Geographic data analysis in R and Python: comparing code and outputs for vector data

posts
rstats
python
Authors
Affiliations

Robin Lovelace

University of Leeds, Active Travel England, UK

Anita Graser

Austrian Institute of Technology, Austria

Michael Dorman

Ben-Gurion University of the Negev, Israel

Jakub Nowosad

Adam Mickiewicz University, Poznań, Poland

Published

August 30, 2023

Introduction

In this blog post, we talk about our experience teaching R and Python for geocomputation. The focus of the blog post is on geographic vector data, meaning points, lines, polygons (and their ‘multi’ variants) and the attributes associated with them. Geographic data analysis is a broad topic and in a later post we will cover raster data, meaning gridded data such as satellite images.

The context of this blog post is the OpenGeoHub Summer School 2023 which has courses on R, Python and Julia. The size and the diversity of the event has grown over the years. Noting that many events focus on just one language, and the advantages of diversity of languages and approaches, we wanted to follow-up in a blog post that could be useful to others.

OpenGeoHub 2023 was also a unique chance for the authors of the in-progress open source book, Geocomputation with Python to meet in person: the first time we have all been in one place at the same time.

The post is based on the following lecture notes, which we recommend checking out for deeper dives into the R and Python implementations of geocomputation:

Comparing R and Python for vector geographic data analysis

Loading packages

We will start by loading core packages for working with geographic vector and attribute data. See detailed description of R and Python implementations in the respective lecture note sections.

import pandas as pd
from shapely import Point
import geopandas as gpd
library(sf)
library(tidyverse)
library(tmap)

Creating geographic data

The following commands create geographic datasets ‘from scratch’ representing coordinates of a the faculty where the Summer School takes place, and few hotels, in Poznan, Poland. Most projects start with pre-generated data, but it’s useful to create datasets to understand data structures.

poi = gpd.GeoDataFrame([
    {"name": "Faculty",        "geometry": Point(16.9418, 52.4643)},
    {"name": "Hotel ForZa",    "geometry": Point(16.9474, 52.4436)},
    {"name": "Hotel Lechicka", "geometry": Point(16.9308, 52.4437)},
    {"name": "FairPlayce",     "geometry": Point(16.9497, 52.4604)},
], crs=4326)
poi_df = tribble(
  ~name, ~lon, ~lat,
  "Faculty",        16.9418, 52.4643,
  "Hotel ForZa",    16.9474, 52.4436,
  "Hotel Lechicka", 16.9308, 52.4437,
  "FairPlayce",     16.9497, 52.4604
)
poi_sf = sf::st_as_sf(poi_df, coords = c("lon", "lat"), crs = "EPSG:4326")

Downloading data

The following commands download data from the internet.

import urllib.request
import zipfile
import os
u = "https://github.com/Robinlovelace/opengeohub2023/releases/download/data/data.zip"
f = os.path.basename(u)
if not os.path.exists("data"):
    urllib.request.urlretrieve(u, f)
('data.zip', <http.client.HTTPMessage object at 0x7f379b2893d0>)
u = "https://github.com/Robinlovelace/opengeohub2023/releases/download/data/data.zip"
f = basename(u)
if (!dir.exists("data")) {
  download.file(u, f)
}

Unzipping data

Unzip the zipfile in R and Python as follows.

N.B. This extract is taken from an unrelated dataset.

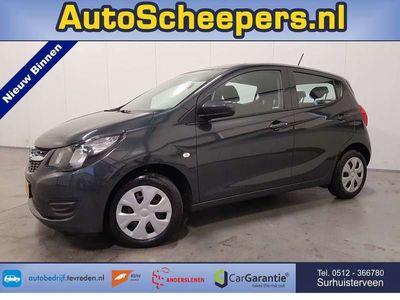 tweedehands Opel Karl 1.0 ecoFLEX Edition NAVI/CRUISE/AIRCO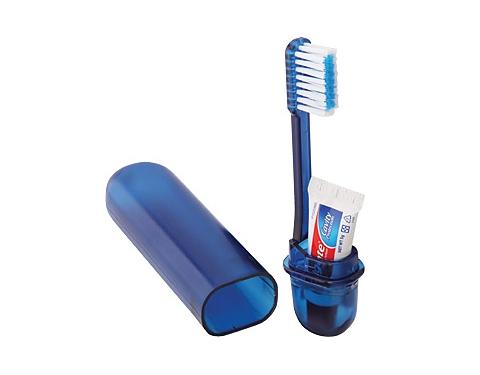 Geneva Travel Toothbrush Kit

with zipfile.ZipFile(f, 'r') as zip_ref:
    zip_ref.extractall()
unzip(f)

Reading and printing geographic data

As shown below, Python and R code to import a shapefile are similar. Note: we recommend using open file formats such as GeoPackage (.gpkg), as outlined in Geocomputation with R and Geocomputation with Python.

Note also that we read directly from the ZIP file thanks to the GDAL Virtual File System.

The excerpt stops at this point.